Loi EGALIM : quelles sont les implications pour l’approvisionnement bio de la restauration collective ?

Ca y est ! Le 30 novembre dernier, la « loi pour l’équilibre des relations commerciales dans le secteur agricole et une alimentation saine, durable et accessible à tous » issue des Etats Généraux de l’Alimentation a été publiée au Journal Officiel. Avec elle, l’introduction dans la loi de l’objectif de 20 % de produits biologiques en restauration collective publique d’ici 2022. Une victoire pour la FNAB, qui reste cependant vigilante et mobilisée pour que ces objectifs affichés soient bel et bien suivis d’effets.

Retour sur le processus législatif

Cette loi fait suite aux Etats Généraux de l’Alimentation, qui se sont déroulés de juillet 2017 à décembre 2017.  Le processus législatif, commencé au mois de mai 2018, a pris fin le 25 octobre après que le Conseil Constitutionnel a rendu son verdict et supprimé 23 articles sur les 98 conservés par l’Assemblée et le Sénat. La loi devrait être promulguée prochainement et des décrets d’application sont attendus avant mai 2019 pour préciser les modalités de mise en œuvre des objectifs de la loi.

 EGAlim bio

Plusieurs avancées sont à noter concernant la restauration collective bio :

1/ Après de nombreux débats, l’obligation d’introduire 20% de produits bio en restauration collective publique  est bel et bien inscrite dans la loi (article 24). Ces 20 % de produits bio (en valeur) intègrent également les produits issus d’exploitations en conversion (à partir de leur 2ème année). Un signal important pour encourager à la conversion.   

2/ Dans chaque région, un « Comité régional pour l’alimentation » sera créé, dont le rôle sera d’accompagner l’introduction de produits durables et notamment issus de l’agriculture biologique. De tels lieux manquent aujourd’hui pour fédérer les acteurs de l’alimentation au niveau régional, ils devront intégrer les groupements du réseau FNAB.

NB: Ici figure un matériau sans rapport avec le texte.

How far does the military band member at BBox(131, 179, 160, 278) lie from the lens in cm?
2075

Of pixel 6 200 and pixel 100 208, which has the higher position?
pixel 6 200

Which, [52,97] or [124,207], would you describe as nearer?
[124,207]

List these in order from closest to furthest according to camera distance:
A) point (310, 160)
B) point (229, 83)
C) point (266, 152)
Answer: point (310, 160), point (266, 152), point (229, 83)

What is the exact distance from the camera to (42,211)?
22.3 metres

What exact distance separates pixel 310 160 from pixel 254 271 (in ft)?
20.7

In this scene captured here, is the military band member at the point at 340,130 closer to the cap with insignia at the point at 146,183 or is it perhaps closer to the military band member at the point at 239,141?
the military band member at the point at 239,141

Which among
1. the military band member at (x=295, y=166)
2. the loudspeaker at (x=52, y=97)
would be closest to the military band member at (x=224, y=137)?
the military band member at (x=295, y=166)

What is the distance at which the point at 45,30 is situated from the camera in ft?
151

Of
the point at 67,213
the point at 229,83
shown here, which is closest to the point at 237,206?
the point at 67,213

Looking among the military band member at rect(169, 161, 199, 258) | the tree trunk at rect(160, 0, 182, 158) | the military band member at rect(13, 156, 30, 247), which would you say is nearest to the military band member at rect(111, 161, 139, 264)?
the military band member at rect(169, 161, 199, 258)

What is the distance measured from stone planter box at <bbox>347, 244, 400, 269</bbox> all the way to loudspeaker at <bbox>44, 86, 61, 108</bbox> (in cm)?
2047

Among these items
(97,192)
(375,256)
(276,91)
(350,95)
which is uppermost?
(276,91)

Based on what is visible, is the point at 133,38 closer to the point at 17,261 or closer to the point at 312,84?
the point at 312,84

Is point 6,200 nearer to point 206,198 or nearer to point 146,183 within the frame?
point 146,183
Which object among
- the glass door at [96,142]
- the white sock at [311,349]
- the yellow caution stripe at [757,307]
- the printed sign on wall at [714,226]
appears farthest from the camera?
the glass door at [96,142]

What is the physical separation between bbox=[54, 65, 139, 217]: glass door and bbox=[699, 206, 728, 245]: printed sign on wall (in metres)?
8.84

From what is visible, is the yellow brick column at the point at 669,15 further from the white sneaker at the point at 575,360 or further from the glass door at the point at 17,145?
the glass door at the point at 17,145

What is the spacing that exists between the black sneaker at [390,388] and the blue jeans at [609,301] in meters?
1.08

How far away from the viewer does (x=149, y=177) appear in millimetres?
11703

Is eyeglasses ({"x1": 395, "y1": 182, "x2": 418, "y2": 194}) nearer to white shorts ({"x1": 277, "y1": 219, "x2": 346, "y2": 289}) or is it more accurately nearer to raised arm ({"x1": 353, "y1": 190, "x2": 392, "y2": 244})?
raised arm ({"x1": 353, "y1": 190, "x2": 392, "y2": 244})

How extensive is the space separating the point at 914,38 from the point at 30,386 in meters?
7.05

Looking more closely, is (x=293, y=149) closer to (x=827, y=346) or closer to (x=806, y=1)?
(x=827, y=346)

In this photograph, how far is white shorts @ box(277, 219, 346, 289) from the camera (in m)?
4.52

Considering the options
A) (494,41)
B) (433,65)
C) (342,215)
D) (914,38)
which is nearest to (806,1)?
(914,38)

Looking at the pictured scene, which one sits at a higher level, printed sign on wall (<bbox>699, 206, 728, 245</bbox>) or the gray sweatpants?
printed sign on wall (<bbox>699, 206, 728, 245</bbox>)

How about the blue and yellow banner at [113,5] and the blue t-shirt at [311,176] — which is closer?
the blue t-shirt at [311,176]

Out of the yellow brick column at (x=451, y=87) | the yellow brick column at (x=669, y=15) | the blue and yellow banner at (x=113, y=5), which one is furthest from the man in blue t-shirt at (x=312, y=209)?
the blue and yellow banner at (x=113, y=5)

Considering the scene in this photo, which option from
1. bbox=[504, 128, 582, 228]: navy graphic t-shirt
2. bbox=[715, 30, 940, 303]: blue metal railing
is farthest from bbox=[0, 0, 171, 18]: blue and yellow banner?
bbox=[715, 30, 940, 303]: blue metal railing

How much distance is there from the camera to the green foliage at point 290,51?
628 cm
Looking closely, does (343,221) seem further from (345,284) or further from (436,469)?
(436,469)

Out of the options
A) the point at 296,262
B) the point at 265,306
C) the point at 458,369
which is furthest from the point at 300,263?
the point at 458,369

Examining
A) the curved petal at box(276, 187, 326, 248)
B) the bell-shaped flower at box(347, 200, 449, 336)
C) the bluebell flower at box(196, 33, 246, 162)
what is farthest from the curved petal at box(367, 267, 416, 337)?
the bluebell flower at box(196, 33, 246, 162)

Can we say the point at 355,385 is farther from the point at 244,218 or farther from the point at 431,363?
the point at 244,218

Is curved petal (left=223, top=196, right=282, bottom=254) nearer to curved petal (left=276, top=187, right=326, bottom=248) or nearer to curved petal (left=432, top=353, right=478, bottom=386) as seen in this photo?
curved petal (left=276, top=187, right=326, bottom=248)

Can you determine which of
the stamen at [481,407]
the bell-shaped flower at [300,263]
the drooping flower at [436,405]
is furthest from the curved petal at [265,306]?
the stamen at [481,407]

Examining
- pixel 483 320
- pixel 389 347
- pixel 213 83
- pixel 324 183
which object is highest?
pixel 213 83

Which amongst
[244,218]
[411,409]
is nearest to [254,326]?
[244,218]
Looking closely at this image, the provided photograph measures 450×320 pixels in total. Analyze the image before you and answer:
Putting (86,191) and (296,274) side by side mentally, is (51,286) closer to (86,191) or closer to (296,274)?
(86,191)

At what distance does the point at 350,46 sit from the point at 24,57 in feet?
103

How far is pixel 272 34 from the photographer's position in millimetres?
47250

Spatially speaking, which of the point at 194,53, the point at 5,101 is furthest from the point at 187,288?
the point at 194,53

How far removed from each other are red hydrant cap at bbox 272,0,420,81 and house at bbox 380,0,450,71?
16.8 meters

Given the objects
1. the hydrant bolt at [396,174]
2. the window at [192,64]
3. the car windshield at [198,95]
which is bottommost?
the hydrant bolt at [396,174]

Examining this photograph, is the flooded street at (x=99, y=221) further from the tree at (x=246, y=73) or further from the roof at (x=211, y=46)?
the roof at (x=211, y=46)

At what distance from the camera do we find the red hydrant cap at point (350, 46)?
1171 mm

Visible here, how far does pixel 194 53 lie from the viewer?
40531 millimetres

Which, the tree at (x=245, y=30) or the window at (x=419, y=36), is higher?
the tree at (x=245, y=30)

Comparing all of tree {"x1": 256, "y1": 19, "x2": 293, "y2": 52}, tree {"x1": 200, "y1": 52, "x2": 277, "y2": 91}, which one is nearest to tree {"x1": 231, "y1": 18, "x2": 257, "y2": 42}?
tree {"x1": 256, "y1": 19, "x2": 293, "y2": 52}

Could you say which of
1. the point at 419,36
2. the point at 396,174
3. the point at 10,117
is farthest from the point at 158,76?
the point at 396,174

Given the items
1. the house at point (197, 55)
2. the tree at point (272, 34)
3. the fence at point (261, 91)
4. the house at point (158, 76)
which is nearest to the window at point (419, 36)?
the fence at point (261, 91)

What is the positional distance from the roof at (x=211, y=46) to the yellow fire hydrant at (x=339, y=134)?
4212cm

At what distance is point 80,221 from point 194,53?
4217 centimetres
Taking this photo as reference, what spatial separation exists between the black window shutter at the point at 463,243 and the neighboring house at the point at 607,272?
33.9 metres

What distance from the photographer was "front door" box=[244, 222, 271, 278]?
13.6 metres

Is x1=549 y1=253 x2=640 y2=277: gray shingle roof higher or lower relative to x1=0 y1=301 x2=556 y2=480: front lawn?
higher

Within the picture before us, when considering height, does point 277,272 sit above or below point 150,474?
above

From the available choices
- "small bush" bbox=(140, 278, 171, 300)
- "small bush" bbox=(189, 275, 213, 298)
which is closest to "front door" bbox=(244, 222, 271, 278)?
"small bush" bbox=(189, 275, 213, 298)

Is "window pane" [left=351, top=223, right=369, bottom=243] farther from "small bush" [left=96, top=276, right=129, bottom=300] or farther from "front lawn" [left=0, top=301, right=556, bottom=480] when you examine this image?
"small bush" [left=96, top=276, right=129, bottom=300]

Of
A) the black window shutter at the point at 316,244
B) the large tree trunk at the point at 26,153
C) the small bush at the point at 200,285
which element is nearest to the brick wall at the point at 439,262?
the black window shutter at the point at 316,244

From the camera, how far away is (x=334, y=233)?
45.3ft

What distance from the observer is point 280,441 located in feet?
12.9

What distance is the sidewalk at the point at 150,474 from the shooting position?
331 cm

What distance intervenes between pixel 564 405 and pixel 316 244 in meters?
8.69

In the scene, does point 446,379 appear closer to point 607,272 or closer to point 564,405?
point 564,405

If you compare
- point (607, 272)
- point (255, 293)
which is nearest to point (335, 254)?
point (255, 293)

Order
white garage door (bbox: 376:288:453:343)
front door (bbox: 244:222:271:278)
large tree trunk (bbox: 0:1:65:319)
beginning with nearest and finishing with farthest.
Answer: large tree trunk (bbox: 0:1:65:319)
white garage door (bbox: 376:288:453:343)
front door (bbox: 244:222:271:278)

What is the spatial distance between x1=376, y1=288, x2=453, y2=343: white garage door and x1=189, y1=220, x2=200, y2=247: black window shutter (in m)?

3/ La loi entérine aussi la mise en place de formations par l’Etat pour accompagner les collectivités dans l’introduction de produits durables et notamment issus de l’agriculture biologique en restauration collective. Ces formations concerneront la structuration des filières d’approvisionnement, la formulation de marchés publics ou encore l’élaboration du plan pluriannuel de diversification de protéines. Le réseau FNAB, grâce à son expertise de plus de 15 ans sur le sujet, sera un acteur de choix pour dispenser ces formations.  

4/ Enfin, bien que le Ministre de l’Agriculture s’y soit opposé publiquement quelques jours plus tard, la loi prévoit l’expérimentation d’un repas végétarien par semaine en restauration collective publique. Cette diversification de l’apport protéique présente des avantages pour les régions dans lesquelles l’élevage est encore peu développé. C’est aussi un outil puissant pour que l’introduction de produits bio et locaux n’entraine pas de surcoût.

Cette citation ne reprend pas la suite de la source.